N-acetyl-5-methoxytryptamine (melatonin) is an endogenous indoleamine produced by all vertebrate organisms. Its production in the pineal gland has been extensively investigated but other organs also synthesize this important amine. Melatonin's functions in organisms are diverse. The actions considered in the current review relate to its ability to function in the reduction of oxidative stress, i.e., molecular damage produced by reactive oxygen and reactive nitrogen species. Numerous publications have now shown that not only is melatonin itself an efficient scavenger of free radicals and related reactants, but so are its by-products cyclic 3-hydroxymelatonin, N1-acetyl-N2-formyl-5-methoxykynuramine, and others. These derivatives are produced sequentially when each functions in the capacity of a free radical scavenger. These successive reactions are referred to as the antioxidant cascade of melatonin. That melatonin has this function within cells has been observed in studies employing time lapse conventional, confocal and multiphoton fluorescent microscopy coupled with the use of appropriate mitochondrial-targeted fluorescent probes. The benefits of melatonin and its metabolites have been described in the brain where they are found to be protective in models of Parkinson's disease, Alzheimer's disease and spinal cord injury. The reader is reminded, however, that data not covered in this review has documented beneficial actions of these amines in every organ where they have been tested. The outlook for the use of melatonin in clinical trials looks encouraging given its low toxicity and high efficacy.

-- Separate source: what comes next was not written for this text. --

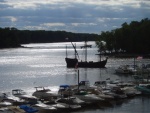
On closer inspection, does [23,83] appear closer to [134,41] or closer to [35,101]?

Melatonin: reducing molecular pathology and dysfunction due to free radicals and associated reactants.

Endogenously produced metabolites of ground state oxygen are highly reactive and destructive to intracellular and extracellular molecules. The resulting damage, referred to as oxidative stress, leads to molecular and cellular dysfunction. The destruction of essential macromolecules by oxygen-based reactants is the basis of some diseases and is believed to be involved in the processes of aging. Free radical scavengers and antioxidants neutralize and/or metabolically remove reactive species from cells before they carry out their destructive activities. Melatonin is a highly ubiquitous direct free radical scavenger and indirect antioxidant. This brief report summarizes the interactions of melatonin with reactive species and identifies the resulting products. The paper also defines the melatonin antioxidant cascade wherein not only melatonin but at least one of the products, i.e., N(1)-acetyl-N(2)-formyl-5-methoxykynuramine, formed as a result of melatonin scavenging hydrogen peroxide is also a potent scavenger. The review summarizes the data which shows that melatonin is not only a pharmacologically useful free radical scavenger but that it functions in this capacity at physiological concentrations as well. Finally, this report identifies high oxidative stress situations in humans where melatonin has proven effective in reducing the severity of the disease state. In the last decade there have been hundreds of publications documenting melatonin's protective actions against a vast array of conditions, e.g., ischemia/reperfusion injury, toxin exposure, lipopolysaccharide exposure, etc., where free radical damage is a component of the condition.